The first time the philosopher Daniel Dennett tried to explain how consciousness works in the human brain, the metaphor he reached for was Multiple Drafts.
“The end of all wanting is all I’ve been wanting,” David Berman sings on his final album. My wife finds this line almost too excruciating to listen to, because he took his own life not too long after the album was released. For me, though, you could read it as Zen-adjacent self-help—not about death, but an aspirational pathway for life. It doesn’t have to be a suicide note, even if it was. We think of negation as an end point, but maybe that’s a lack of imagination. I have no good, or even bad, metaphor for consciousness, but my intuition is that it’s something to do with em dashes.
That day on the playground in Nashville when I had no sense of self at all, it seems like it would have been more alarming, more scary, than it was at the time. It wasn’t so bad, really. Maybe that’s because it’s me, my self, that would be scared—and that subjective experience of me was not available, so there was no one to be scared? But then, who was the self, the identity, the consciousness, that was experiencing all that, that could narrate the elimination of the ego as a subjective experience? I don’t know. It’s silly to tell a first-person story without an I.
At some point, I wound up in the sand, lying down on my back, looking up at the sky. I still had all of my clothes on but I felt naked. I felt suddenly and completely like an infant. The sounds that came from my mouth were each distinctive fascinations. Lying there I spread my arms and I spread my legs and made angels in the sand. To make clear what I was doing, I spoke, perhaps not in words, that I was making sand angels. I am a baby and I am making sand angels, I said, or did not say, or something.
I understood, or did not understand, that the death of the self is not a final act, it’s a new beginning. A fresh new self emerged like an infant there in the sand. Or maybe it’s the same old self, or maybe there are countless selves, dying and returning and dying and returning. It’s a mystery. But I felt very good.
I had fallen and I had risen and I had been reborn.
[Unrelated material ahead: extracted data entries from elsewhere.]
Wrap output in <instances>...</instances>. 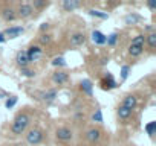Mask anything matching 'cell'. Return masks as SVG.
<instances>
[{
	"label": "cell",
	"mask_w": 156,
	"mask_h": 146,
	"mask_svg": "<svg viewBox=\"0 0 156 146\" xmlns=\"http://www.w3.org/2000/svg\"><path fill=\"white\" fill-rule=\"evenodd\" d=\"M57 96H58V91H57V88H51V90H46V91H43L41 95H40V98L46 102V104H52L55 99H57Z\"/></svg>",
	"instance_id": "9a60e30c"
},
{
	"label": "cell",
	"mask_w": 156,
	"mask_h": 146,
	"mask_svg": "<svg viewBox=\"0 0 156 146\" xmlns=\"http://www.w3.org/2000/svg\"><path fill=\"white\" fill-rule=\"evenodd\" d=\"M144 46H145V34H139V35L133 37L129 44V55L133 58L141 56L144 52Z\"/></svg>",
	"instance_id": "7a4b0ae2"
},
{
	"label": "cell",
	"mask_w": 156,
	"mask_h": 146,
	"mask_svg": "<svg viewBox=\"0 0 156 146\" xmlns=\"http://www.w3.org/2000/svg\"><path fill=\"white\" fill-rule=\"evenodd\" d=\"M55 138H57L58 141H70V140L73 138V132H72V129L67 128V126H60V128H57V131H55Z\"/></svg>",
	"instance_id": "277c9868"
},
{
	"label": "cell",
	"mask_w": 156,
	"mask_h": 146,
	"mask_svg": "<svg viewBox=\"0 0 156 146\" xmlns=\"http://www.w3.org/2000/svg\"><path fill=\"white\" fill-rule=\"evenodd\" d=\"M61 8L66 12H72V11H75L78 8H81V2H78V0H63Z\"/></svg>",
	"instance_id": "4fadbf2b"
},
{
	"label": "cell",
	"mask_w": 156,
	"mask_h": 146,
	"mask_svg": "<svg viewBox=\"0 0 156 146\" xmlns=\"http://www.w3.org/2000/svg\"><path fill=\"white\" fill-rule=\"evenodd\" d=\"M145 32H147V34L154 32V28H153V26H145Z\"/></svg>",
	"instance_id": "e575fe53"
},
{
	"label": "cell",
	"mask_w": 156,
	"mask_h": 146,
	"mask_svg": "<svg viewBox=\"0 0 156 146\" xmlns=\"http://www.w3.org/2000/svg\"><path fill=\"white\" fill-rule=\"evenodd\" d=\"M124 22H126V25H138L142 22V17L136 12H130L124 17Z\"/></svg>",
	"instance_id": "ffe728a7"
},
{
	"label": "cell",
	"mask_w": 156,
	"mask_h": 146,
	"mask_svg": "<svg viewBox=\"0 0 156 146\" xmlns=\"http://www.w3.org/2000/svg\"><path fill=\"white\" fill-rule=\"evenodd\" d=\"M43 137H44V134H43V131L40 128H32L26 134V141L31 146H37V144H40L43 141Z\"/></svg>",
	"instance_id": "3957f363"
},
{
	"label": "cell",
	"mask_w": 156,
	"mask_h": 146,
	"mask_svg": "<svg viewBox=\"0 0 156 146\" xmlns=\"http://www.w3.org/2000/svg\"><path fill=\"white\" fill-rule=\"evenodd\" d=\"M90 38H92V41H94L97 46H104L106 41H107V35H104V34L100 32V31H92Z\"/></svg>",
	"instance_id": "5bb4252c"
},
{
	"label": "cell",
	"mask_w": 156,
	"mask_h": 146,
	"mask_svg": "<svg viewBox=\"0 0 156 146\" xmlns=\"http://www.w3.org/2000/svg\"><path fill=\"white\" fill-rule=\"evenodd\" d=\"M83 119H84V114H83L81 111H76V113H75V120H76V122H80V120H83Z\"/></svg>",
	"instance_id": "836d02e7"
},
{
	"label": "cell",
	"mask_w": 156,
	"mask_h": 146,
	"mask_svg": "<svg viewBox=\"0 0 156 146\" xmlns=\"http://www.w3.org/2000/svg\"><path fill=\"white\" fill-rule=\"evenodd\" d=\"M130 71H132V67L130 65H122L121 67V70H119V76H121V81L124 82V81H127V78H129V75H130Z\"/></svg>",
	"instance_id": "603a6c76"
},
{
	"label": "cell",
	"mask_w": 156,
	"mask_h": 146,
	"mask_svg": "<svg viewBox=\"0 0 156 146\" xmlns=\"http://www.w3.org/2000/svg\"><path fill=\"white\" fill-rule=\"evenodd\" d=\"M121 107H124V108H127V110L133 111V110L138 107V98H136L135 95H127V96L122 99Z\"/></svg>",
	"instance_id": "8fae6325"
},
{
	"label": "cell",
	"mask_w": 156,
	"mask_h": 146,
	"mask_svg": "<svg viewBox=\"0 0 156 146\" xmlns=\"http://www.w3.org/2000/svg\"><path fill=\"white\" fill-rule=\"evenodd\" d=\"M49 28H51L49 23H41V25H40V32H41V34H48Z\"/></svg>",
	"instance_id": "1f68e13d"
},
{
	"label": "cell",
	"mask_w": 156,
	"mask_h": 146,
	"mask_svg": "<svg viewBox=\"0 0 156 146\" xmlns=\"http://www.w3.org/2000/svg\"><path fill=\"white\" fill-rule=\"evenodd\" d=\"M6 98H8L6 93H0V99H6Z\"/></svg>",
	"instance_id": "74e56055"
},
{
	"label": "cell",
	"mask_w": 156,
	"mask_h": 146,
	"mask_svg": "<svg viewBox=\"0 0 156 146\" xmlns=\"http://www.w3.org/2000/svg\"><path fill=\"white\" fill-rule=\"evenodd\" d=\"M51 64H52L54 67H66V65H67V62H66V59H64L63 56H55V58L51 61Z\"/></svg>",
	"instance_id": "484cf974"
},
{
	"label": "cell",
	"mask_w": 156,
	"mask_h": 146,
	"mask_svg": "<svg viewBox=\"0 0 156 146\" xmlns=\"http://www.w3.org/2000/svg\"><path fill=\"white\" fill-rule=\"evenodd\" d=\"M145 44H147L150 52H153L156 49V31L150 32V34H145Z\"/></svg>",
	"instance_id": "ac0fdd59"
},
{
	"label": "cell",
	"mask_w": 156,
	"mask_h": 146,
	"mask_svg": "<svg viewBox=\"0 0 156 146\" xmlns=\"http://www.w3.org/2000/svg\"><path fill=\"white\" fill-rule=\"evenodd\" d=\"M92 120H94L95 123H103V111H101L100 108L94 111V114H92Z\"/></svg>",
	"instance_id": "4dcf8cb0"
},
{
	"label": "cell",
	"mask_w": 156,
	"mask_h": 146,
	"mask_svg": "<svg viewBox=\"0 0 156 146\" xmlns=\"http://www.w3.org/2000/svg\"><path fill=\"white\" fill-rule=\"evenodd\" d=\"M147 8L150 11H156V0H148V2H147Z\"/></svg>",
	"instance_id": "d6a6232c"
},
{
	"label": "cell",
	"mask_w": 156,
	"mask_h": 146,
	"mask_svg": "<svg viewBox=\"0 0 156 146\" xmlns=\"http://www.w3.org/2000/svg\"><path fill=\"white\" fill-rule=\"evenodd\" d=\"M52 82L54 84H57V85H64V84H67L69 82V75L64 71V70H55L54 73H52Z\"/></svg>",
	"instance_id": "8992f818"
},
{
	"label": "cell",
	"mask_w": 156,
	"mask_h": 146,
	"mask_svg": "<svg viewBox=\"0 0 156 146\" xmlns=\"http://www.w3.org/2000/svg\"><path fill=\"white\" fill-rule=\"evenodd\" d=\"M29 123H31V117L26 113H20V114L16 116V119H14V122L11 125V132L14 135H22L28 129Z\"/></svg>",
	"instance_id": "6da1fadb"
},
{
	"label": "cell",
	"mask_w": 156,
	"mask_h": 146,
	"mask_svg": "<svg viewBox=\"0 0 156 146\" xmlns=\"http://www.w3.org/2000/svg\"><path fill=\"white\" fill-rule=\"evenodd\" d=\"M25 32V28L23 26H11V28H8V29H5L2 34L5 35V38H17V37H20L22 34Z\"/></svg>",
	"instance_id": "9c48e42d"
},
{
	"label": "cell",
	"mask_w": 156,
	"mask_h": 146,
	"mask_svg": "<svg viewBox=\"0 0 156 146\" xmlns=\"http://www.w3.org/2000/svg\"><path fill=\"white\" fill-rule=\"evenodd\" d=\"M43 55V49L40 46H31L26 50V56H28V62H35L41 58Z\"/></svg>",
	"instance_id": "52a82bcc"
},
{
	"label": "cell",
	"mask_w": 156,
	"mask_h": 146,
	"mask_svg": "<svg viewBox=\"0 0 156 146\" xmlns=\"http://www.w3.org/2000/svg\"><path fill=\"white\" fill-rule=\"evenodd\" d=\"M32 14H34V9H32L31 3H22L16 11V15L20 18H29Z\"/></svg>",
	"instance_id": "ba28073f"
},
{
	"label": "cell",
	"mask_w": 156,
	"mask_h": 146,
	"mask_svg": "<svg viewBox=\"0 0 156 146\" xmlns=\"http://www.w3.org/2000/svg\"><path fill=\"white\" fill-rule=\"evenodd\" d=\"M107 62H109V58H103V61H101V64H103V65H106Z\"/></svg>",
	"instance_id": "8d00e7d4"
},
{
	"label": "cell",
	"mask_w": 156,
	"mask_h": 146,
	"mask_svg": "<svg viewBox=\"0 0 156 146\" xmlns=\"http://www.w3.org/2000/svg\"><path fill=\"white\" fill-rule=\"evenodd\" d=\"M16 62H17V65L20 67V68H25V67H28V56H26V50H20V52H17V56H16Z\"/></svg>",
	"instance_id": "e0dca14e"
},
{
	"label": "cell",
	"mask_w": 156,
	"mask_h": 146,
	"mask_svg": "<svg viewBox=\"0 0 156 146\" xmlns=\"http://www.w3.org/2000/svg\"><path fill=\"white\" fill-rule=\"evenodd\" d=\"M5 41H6L5 35H3V34H0V43H5Z\"/></svg>",
	"instance_id": "d590c367"
},
{
	"label": "cell",
	"mask_w": 156,
	"mask_h": 146,
	"mask_svg": "<svg viewBox=\"0 0 156 146\" xmlns=\"http://www.w3.org/2000/svg\"><path fill=\"white\" fill-rule=\"evenodd\" d=\"M132 113L133 111H130V110H127V108H124V107H118V110H116V116H118V119L119 120H122V122H127L130 117H132Z\"/></svg>",
	"instance_id": "d6986e66"
},
{
	"label": "cell",
	"mask_w": 156,
	"mask_h": 146,
	"mask_svg": "<svg viewBox=\"0 0 156 146\" xmlns=\"http://www.w3.org/2000/svg\"><path fill=\"white\" fill-rule=\"evenodd\" d=\"M17 101H19V98H17V96H8V98H6V101H5V107H6L8 110H11V108H14V107H16Z\"/></svg>",
	"instance_id": "4316f807"
},
{
	"label": "cell",
	"mask_w": 156,
	"mask_h": 146,
	"mask_svg": "<svg viewBox=\"0 0 156 146\" xmlns=\"http://www.w3.org/2000/svg\"><path fill=\"white\" fill-rule=\"evenodd\" d=\"M2 15H3V18H5L6 22H14V20L17 18L16 11H14L12 8H5V9L2 11Z\"/></svg>",
	"instance_id": "44dd1931"
},
{
	"label": "cell",
	"mask_w": 156,
	"mask_h": 146,
	"mask_svg": "<svg viewBox=\"0 0 156 146\" xmlns=\"http://www.w3.org/2000/svg\"><path fill=\"white\" fill-rule=\"evenodd\" d=\"M144 128H145L147 134H148L150 137H153V135H154V131H156V122H154V120H151V122H148Z\"/></svg>",
	"instance_id": "f1b7e54d"
},
{
	"label": "cell",
	"mask_w": 156,
	"mask_h": 146,
	"mask_svg": "<svg viewBox=\"0 0 156 146\" xmlns=\"http://www.w3.org/2000/svg\"><path fill=\"white\" fill-rule=\"evenodd\" d=\"M80 88H81V91H83L86 96H92V95H94V84H92L90 79H83V81L80 82Z\"/></svg>",
	"instance_id": "2e32d148"
},
{
	"label": "cell",
	"mask_w": 156,
	"mask_h": 146,
	"mask_svg": "<svg viewBox=\"0 0 156 146\" xmlns=\"http://www.w3.org/2000/svg\"><path fill=\"white\" fill-rule=\"evenodd\" d=\"M20 73H22V76H25V78H35V70H32V68H28V67H25V68H20Z\"/></svg>",
	"instance_id": "83f0119b"
},
{
	"label": "cell",
	"mask_w": 156,
	"mask_h": 146,
	"mask_svg": "<svg viewBox=\"0 0 156 146\" xmlns=\"http://www.w3.org/2000/svg\"><path fill=\"white\" fill-rule=\"evenodd\" d=\"M32 9H43L46 6H49V2H46V0H32V3H31Z\"/></svg>",
	"instance_id": "cb8c5ba5"
},
{
	"label": "cell",
	"mask_w": 156,
	"mask_h": 146,
	"mask_svg": "<svg viewBox=\"0 0 156 146\" xmlns=\"http://www.w3.org/2000/svg\"><path fill=\"white\" fill-rule=\"evenodd\" d=\"M118 38H119V35H118L116 32H112L110 35H107V41H106V44H107L109 47H113V46L118 43Z\"/></svg>",
	"instance_id": "d4e9b609"
},
{
	"label": "cell",
	"mask_w": 156,
	"mask_h": 146,
	"mask_svg": "<svg viewBox=\"0 0 156 146\" xmlns=\"http://www.w3.org/2000/svg\"><path fill=\"white\" fill-rule=\"evenodd\" d=\"M84 41H86V35H84L83 32H73V34L69 37V43H70V46H73V47L83 46Z\"/></svg>",
	"instance_id": "30bf717a"
},
{
	"label": "cell",
	"mask_w": 156,
	"mask_h": 146,
	"mask_svg": "<svg viewBox=\"0 0 156 146\" xmlns=\"http://www.w3.org/2000/svg\"><path fill=\"white\" fill-rule=\"evenodd\" d=\"M38 40H40V44L48 46V44H51V41H52V35H51V34H41Z\"/></svg>",
	"instance_id": "f546056e"
},
{
	"label": "cell",
	"mask_w": 156,
	"mask_h": 146,
	"mask_svg": "<svg viewBox=\"0 0 156 146\" xmlns=\"http://www.w3.org/2000/svg\"><path fill=\"white\" fill-rule=\"evenodd\" d=\"M100 87L103 88V90H112V88H116L118 87V82L113 79V76H112V73L110 71H106V75H104V78L101 79V82H100Z\"/></svg>",
	"instance_id": "5b68a950"
},
{
	"label": "cell",
	"mask_w": 156,
	"mask_h": 146,
	"mask_svg": "<svg viewBox=\"0 0 156 146\" xmlns=\"http://www.w3.org/2000/svg\"><path fill=\"white\" fill-rule=\"evenodd\" d=\"M87 14H89V15H92V17L101 18V20L109 18V12H103V11H98V9H87Z\"/></svg>",
	"instance_id": "7402d4cb"
},
{
	"label": "cell",
	"mask_w": 156,
	"mask_h": 146,
	"mask_svg": "<svg viewBox=\"0 0 156 146\" xmlns=\"http://www.w3.org/2000/svg\"><path fill=\"white\" fill-rule=\"evenodd\" d=\"M86 138H87L89 143H94V144L98 143L100 138H101V129H100V128H90V129H87Z\"/></svg>",
	"instance_id": "7c38bea8"
}]
</instances>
And the sky and the trees looked so familiar and so brand new. I was touching a tiny part of the planet, there in the sand, with my hands and feet, and the planet was rotating imperceptibly, and I perceived its imperceptibility, and I breathed, and my heart beat, and the blood moved through my body, and the neurons in my brain did their thing and the bones and muscles moved and I stood up and I was myself, my old self, in the old world, but a newer self in a newer world, a new skin, and I knew but did not know that some millions of imperceptible molecules of my skin were gone and now in the sand, part of me was there, and I knew but did not know that it mattered and did not matter that I was with the sand, whatever that might mean, and the part of my body that remained walked out of the sand and told my friends, here I am, and they were either high as well or drunk or just forgiving, and they said, there you are, and I said here I am and the lights in the park let us see each other’s faces and the stars and moon above shined down on the wide spinning world that was for all of us our only home, rolling round and round and round and round.